Figure 3. mRNA coding region sequence features results.

Figure 3

  1. Distribution of the amino effect on PTR ratio per tissue, which is the PTR ratio fold‐change associated with doubling the frequency of the amino acid (Materials and Methods). Shown are the quartiles (boxes and horizontal lines) and furthest data points still within 1.5 times the interquartile range of the lower and upper quartiles (whiskers).
  2. Same as (A) for codons (PTR‐AI). The codons are grouped by the amino acid they encode and are sorted first by increasing amino acid effect, then by increasing synonymous codon effect.

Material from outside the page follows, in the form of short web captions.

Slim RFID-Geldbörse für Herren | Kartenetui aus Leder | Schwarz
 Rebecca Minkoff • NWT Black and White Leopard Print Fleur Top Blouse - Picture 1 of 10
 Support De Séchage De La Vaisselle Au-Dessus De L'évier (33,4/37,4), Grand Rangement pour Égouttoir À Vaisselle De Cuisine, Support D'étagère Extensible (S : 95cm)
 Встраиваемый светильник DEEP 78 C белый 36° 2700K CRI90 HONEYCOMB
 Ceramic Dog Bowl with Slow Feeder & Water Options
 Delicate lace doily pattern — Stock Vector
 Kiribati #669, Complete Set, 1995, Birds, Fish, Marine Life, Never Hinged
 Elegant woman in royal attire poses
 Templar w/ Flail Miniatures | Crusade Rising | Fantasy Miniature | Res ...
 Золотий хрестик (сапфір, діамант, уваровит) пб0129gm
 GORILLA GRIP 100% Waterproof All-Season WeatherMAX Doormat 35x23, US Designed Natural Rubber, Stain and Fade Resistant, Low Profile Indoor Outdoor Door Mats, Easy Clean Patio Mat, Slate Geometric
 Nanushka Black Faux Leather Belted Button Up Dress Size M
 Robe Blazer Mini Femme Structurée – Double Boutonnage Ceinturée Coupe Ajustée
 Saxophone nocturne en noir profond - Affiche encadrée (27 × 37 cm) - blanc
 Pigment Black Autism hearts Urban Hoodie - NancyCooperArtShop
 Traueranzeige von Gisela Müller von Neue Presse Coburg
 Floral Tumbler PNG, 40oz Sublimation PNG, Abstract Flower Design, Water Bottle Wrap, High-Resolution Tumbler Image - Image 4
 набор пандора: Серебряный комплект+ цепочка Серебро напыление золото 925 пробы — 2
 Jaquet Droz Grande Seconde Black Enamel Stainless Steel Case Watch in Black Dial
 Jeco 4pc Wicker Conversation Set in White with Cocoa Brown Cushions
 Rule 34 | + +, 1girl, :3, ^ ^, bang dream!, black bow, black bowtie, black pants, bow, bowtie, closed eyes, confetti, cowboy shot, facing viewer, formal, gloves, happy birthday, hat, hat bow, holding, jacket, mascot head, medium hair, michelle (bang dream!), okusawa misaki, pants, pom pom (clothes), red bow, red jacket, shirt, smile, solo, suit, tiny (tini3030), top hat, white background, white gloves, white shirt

  3. Median codon decoding time (transformed to z‐scores) across 17 independent ribosome profiling datasets (y‐axis), grouped per amino acid (x‐axis). Red dots display the average amino acid decoding time (Materials and Methods). Amino acid types explain 70% of the variation in the decoding times of 61 codons.
  4. Median codon decoding time estimates (z‐scores) across 17 independent human Ribo‐Seq datasets (x‐axis) significantly negatively correlate with average PTR‐AI across tissues (y‐axis).
  5. Same as (A) for the distribution of the amino acid effect on protein half‐lives, which is the protein half‐life fold‐change associated with doubling the frequency of the amino acid, for five different cell types: HeLa cells (Zecha et al, 2018), B cells, NK cells, hepatocytes, and monocytes (Mathieson et al, 2018).
  6. Amino acid effect on protein half‐lives (x‐axis) significantly positively correlates with amino acid effect on PTR ratio (y‐axis).
  7. Correlation network of the amino acid or codon frequency when applicable on PTR ratio, codon decoding time, and protein half‐life. Significant Spearman correlations (P < 0.05) are found between the effects on PTR ratio and codon decoding time, and between the effects on PTR ratio and protein half‐life but not between codon decoding time and protein half‐life.
  8. Codon tRNA adaptiveness (x‐axis), a widely used codon optimality metric, does not significantly correlate with PTR‐AI (y‐axis), which may be a new optimality metric reflecting the combined effect of amino acid and synonymous codon usage on protein synthesis and degradation.